Both men and women with at least one DRD4-7R+ allele have reported significantly higher incidences of promiscuous sexual experiences and infidelity as compared to individuals without this allele. Individuals with the 7R+ allele are approximately twice more likely to be promiscuous and cheat on their significant other than those without this allele. Furthermore, 7R+ individuals inclined to cheat on their romantic partner were found to engage in sexual activities with over twice as many individuals outside of their relationship than those 7R- individuals who cheated on their partners. (Garcia et al. 2010)


Neurodegenerative Diseases

Huntington Disease (HD)

In healthy individuals, the CAG unit in exon 1 of the ITI5 gene may repeat from 6 to 35 times with no known independent function. However, elongation of this sequence of greater than 40 repeat units triggers the onset of Huntington disease, which is characterized by cognitive decline and psychiatric disturbances. The gene, ITI5, encodes the protein huntingtin. This scaffolding protein interacts with many other cellular components and, therefore, is important in mediating a number of cellular functions. Although the precise molecular mechanisms of the disease have yet to be determined, the expansion of CAG leads to an increase in glutamine residues on huntingtin. Considering the importance of huntingtin in DNA transcription and molecular transport, it is likely that the phenotypic variation of this protein leads to many molecular dysfunctions.

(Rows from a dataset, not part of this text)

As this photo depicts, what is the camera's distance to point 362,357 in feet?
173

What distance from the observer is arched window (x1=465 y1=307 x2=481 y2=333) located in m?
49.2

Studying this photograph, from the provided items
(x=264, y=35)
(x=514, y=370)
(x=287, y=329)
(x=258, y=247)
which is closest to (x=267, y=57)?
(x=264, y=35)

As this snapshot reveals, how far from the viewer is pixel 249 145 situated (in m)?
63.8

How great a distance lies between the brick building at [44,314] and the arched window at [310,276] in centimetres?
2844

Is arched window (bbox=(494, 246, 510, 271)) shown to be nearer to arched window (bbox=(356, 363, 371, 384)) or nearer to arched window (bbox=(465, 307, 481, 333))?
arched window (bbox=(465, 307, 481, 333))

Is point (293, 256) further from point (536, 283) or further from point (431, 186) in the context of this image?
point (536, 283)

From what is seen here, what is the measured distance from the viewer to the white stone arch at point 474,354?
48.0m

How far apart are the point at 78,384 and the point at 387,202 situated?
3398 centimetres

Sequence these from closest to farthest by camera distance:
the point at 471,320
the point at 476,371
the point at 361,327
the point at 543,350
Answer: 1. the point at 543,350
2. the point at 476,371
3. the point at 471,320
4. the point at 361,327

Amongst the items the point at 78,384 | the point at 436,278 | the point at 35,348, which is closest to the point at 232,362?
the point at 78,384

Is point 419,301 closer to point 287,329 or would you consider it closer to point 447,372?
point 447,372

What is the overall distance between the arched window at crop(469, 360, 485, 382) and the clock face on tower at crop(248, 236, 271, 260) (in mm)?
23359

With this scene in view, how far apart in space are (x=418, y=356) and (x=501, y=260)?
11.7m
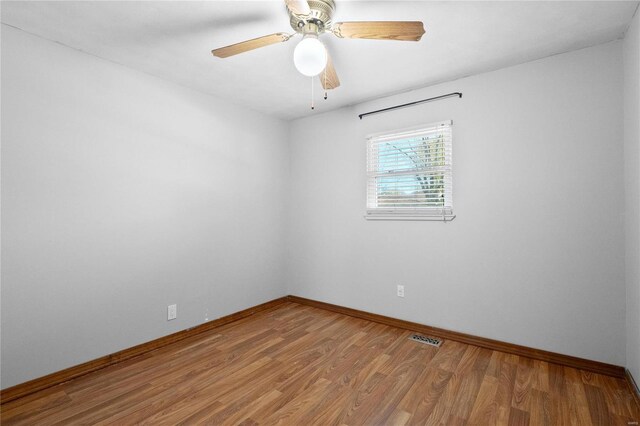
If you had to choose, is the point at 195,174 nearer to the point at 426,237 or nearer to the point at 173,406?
the point at 173,406

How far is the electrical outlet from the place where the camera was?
2.83m

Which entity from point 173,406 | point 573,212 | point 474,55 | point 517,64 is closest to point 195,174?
point 173,406

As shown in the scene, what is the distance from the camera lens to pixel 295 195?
410cm

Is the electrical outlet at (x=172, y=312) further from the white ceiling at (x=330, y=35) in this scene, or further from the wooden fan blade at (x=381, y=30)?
the wooden fan blade at (x=381, y=30)

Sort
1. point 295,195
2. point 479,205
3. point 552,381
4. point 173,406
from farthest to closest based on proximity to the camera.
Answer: point 295,195, point 479,205, point 552,381, point 173,406

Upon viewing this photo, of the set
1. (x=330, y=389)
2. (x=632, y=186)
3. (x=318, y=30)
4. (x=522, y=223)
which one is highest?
(x=318, y=30)

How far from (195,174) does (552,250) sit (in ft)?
10.6

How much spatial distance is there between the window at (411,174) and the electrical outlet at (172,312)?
7.15 feet

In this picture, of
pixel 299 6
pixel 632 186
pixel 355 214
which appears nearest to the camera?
pixel 299 6

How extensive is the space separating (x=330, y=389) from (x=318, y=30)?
7.59ft

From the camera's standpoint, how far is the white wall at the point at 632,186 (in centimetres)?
188

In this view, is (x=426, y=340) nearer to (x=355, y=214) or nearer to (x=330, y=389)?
(x=330, y=389)

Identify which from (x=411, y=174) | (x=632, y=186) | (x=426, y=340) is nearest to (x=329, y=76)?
(x=411, y=174)

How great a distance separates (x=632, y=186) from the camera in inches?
77.9
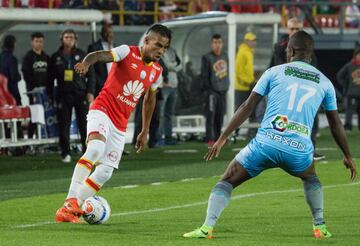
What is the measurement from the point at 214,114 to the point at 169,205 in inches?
426

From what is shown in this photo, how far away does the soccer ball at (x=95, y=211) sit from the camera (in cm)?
1291

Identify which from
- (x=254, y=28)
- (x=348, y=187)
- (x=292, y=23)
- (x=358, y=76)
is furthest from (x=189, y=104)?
(x=348, y=187)

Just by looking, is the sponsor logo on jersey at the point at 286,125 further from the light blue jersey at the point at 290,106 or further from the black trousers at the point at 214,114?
the black trousers at the point at 214,114

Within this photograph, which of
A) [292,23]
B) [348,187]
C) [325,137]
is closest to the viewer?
[348,187]

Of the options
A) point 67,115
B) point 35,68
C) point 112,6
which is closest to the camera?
point 67,115

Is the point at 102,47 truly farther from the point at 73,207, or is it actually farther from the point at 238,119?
the point at 238,119

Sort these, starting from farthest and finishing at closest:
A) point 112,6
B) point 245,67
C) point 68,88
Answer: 1. point 112,6
2. point 245,67
3. point 68,88

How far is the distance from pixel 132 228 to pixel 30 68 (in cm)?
1133

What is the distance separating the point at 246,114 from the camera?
1103cm

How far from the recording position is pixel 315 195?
11430mm

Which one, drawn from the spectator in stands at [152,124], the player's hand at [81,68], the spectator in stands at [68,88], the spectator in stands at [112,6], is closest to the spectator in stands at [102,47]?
the spectator in stands at [68,88]

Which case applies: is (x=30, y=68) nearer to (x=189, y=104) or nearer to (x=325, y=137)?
(x=189, y=104)

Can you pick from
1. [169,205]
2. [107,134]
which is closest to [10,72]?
[169,205]

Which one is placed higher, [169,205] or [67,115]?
[169,205]
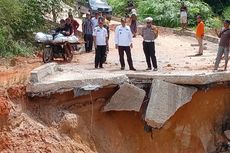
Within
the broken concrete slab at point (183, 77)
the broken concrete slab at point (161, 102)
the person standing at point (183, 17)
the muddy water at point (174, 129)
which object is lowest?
the muddy water at point (174, 129)

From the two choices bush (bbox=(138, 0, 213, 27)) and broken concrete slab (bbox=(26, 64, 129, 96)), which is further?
bush (bbox=(138, 0, 213, 27))

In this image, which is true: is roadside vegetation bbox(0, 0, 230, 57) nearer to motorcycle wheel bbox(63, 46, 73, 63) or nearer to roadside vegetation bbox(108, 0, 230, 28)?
roadside vegetation bbox(108, 0, 230, 28)

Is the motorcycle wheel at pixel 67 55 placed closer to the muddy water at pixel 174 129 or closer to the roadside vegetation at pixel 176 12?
the muddy water at pixel 174 129

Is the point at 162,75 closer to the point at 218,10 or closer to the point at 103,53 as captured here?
the point at 103,53

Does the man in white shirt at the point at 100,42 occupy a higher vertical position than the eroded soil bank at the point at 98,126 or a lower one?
higher

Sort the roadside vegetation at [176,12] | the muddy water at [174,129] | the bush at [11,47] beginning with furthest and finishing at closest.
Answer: the roadside vegetation at [176,12] → the bush at [11,47] → the muddy water at [174,129]

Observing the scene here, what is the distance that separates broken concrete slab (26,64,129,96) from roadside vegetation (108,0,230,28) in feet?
51.6

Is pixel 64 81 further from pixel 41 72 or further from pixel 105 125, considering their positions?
pixel 105 125

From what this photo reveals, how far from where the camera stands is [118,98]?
39.2ft

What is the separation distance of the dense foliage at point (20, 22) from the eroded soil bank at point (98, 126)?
4715mm

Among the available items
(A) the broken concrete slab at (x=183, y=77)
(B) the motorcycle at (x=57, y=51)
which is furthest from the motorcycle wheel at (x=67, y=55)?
(A) the broken concrete slab at (x=183, y=77)

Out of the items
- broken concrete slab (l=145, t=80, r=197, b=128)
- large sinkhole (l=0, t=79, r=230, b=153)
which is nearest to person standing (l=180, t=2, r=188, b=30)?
large sinkhole (l=0, t=79, r=230, b=153)

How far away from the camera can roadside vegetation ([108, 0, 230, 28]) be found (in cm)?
2755

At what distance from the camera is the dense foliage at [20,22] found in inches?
635
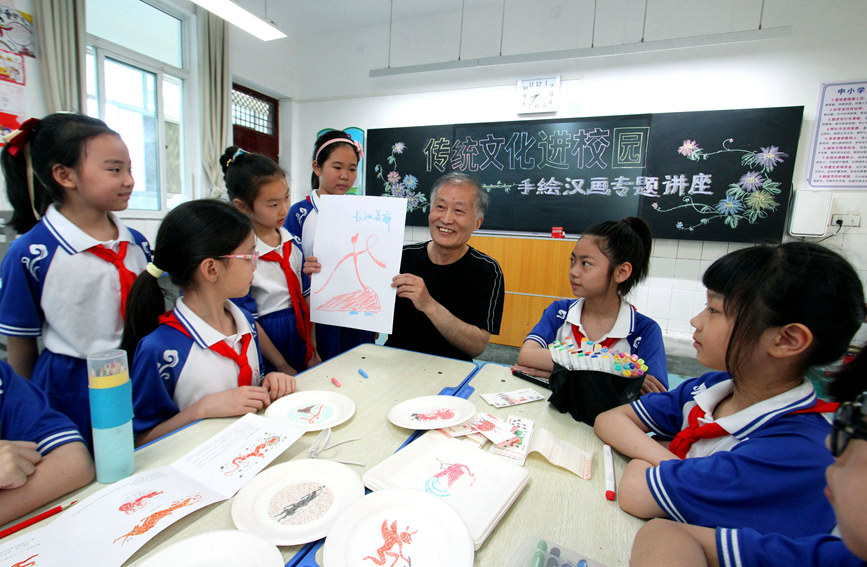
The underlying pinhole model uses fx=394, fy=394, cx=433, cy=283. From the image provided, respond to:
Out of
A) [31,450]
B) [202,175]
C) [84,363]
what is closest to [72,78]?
[202,175]

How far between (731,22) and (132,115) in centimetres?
612

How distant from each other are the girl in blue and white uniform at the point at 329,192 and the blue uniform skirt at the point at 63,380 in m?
0.99

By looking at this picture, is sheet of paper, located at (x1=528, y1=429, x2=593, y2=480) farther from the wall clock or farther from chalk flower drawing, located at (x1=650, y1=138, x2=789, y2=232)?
the wall clock

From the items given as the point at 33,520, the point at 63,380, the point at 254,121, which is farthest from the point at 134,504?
the point at 254,121

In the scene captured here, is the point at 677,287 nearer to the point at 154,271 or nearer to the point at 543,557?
the point at 543,557

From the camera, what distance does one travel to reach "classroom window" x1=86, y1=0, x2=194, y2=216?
384 cm

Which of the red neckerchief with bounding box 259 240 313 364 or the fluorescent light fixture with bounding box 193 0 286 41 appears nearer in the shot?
the red neckerchief with bounding box 259 240 313 364

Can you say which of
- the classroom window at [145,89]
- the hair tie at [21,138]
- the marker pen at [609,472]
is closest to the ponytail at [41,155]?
the hair tie at [21,138]

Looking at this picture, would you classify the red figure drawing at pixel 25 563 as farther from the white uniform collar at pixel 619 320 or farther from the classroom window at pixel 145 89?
the classroom window at pixel 145 89

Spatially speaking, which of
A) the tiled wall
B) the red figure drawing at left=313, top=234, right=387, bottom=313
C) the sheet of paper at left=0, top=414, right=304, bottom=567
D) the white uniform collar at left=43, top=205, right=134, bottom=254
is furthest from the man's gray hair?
the tiled wall

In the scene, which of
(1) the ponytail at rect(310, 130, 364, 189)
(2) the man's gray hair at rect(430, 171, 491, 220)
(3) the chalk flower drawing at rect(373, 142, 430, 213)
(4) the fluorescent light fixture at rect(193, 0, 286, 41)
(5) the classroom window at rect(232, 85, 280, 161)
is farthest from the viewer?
(5) the classroom window at rect(232, 85, 280, 161)

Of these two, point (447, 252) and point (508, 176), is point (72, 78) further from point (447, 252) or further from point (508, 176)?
point (508, 176)

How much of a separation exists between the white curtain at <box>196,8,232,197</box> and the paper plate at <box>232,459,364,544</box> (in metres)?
4.89

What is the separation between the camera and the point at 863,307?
0.78 metres
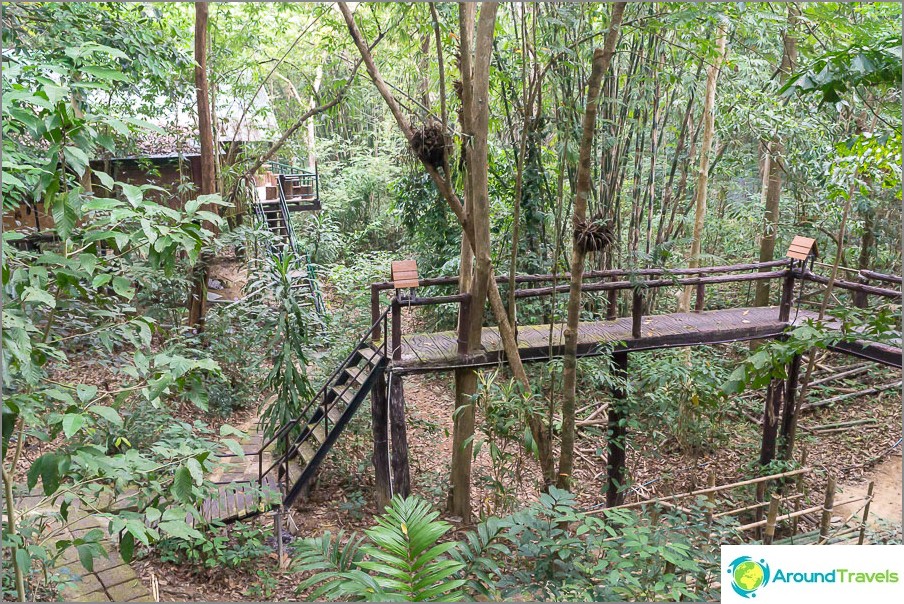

Spinobulbar muscular atrophy (SBMA)

This disease is inherited in an X-linked recessive manner and, therefore, occurs most frequently in males. It occurs when the CAG sequence expands in the androgen receptor gene to 38 to 62 repeats. Typically, this unit only repeats 9 to 36 times. Clinical symptoms include muscle cramps and twitching. Eventually, the muscles of an afflicted individual atrophy, resulting in various physical handicaps. This receptor is responsible for initiating transcription of DNA sequences encoding particular proteins. Thus, an increase in the CAG unit leads to additional glutamine residues on this receptor, interfering with the receptor’s function.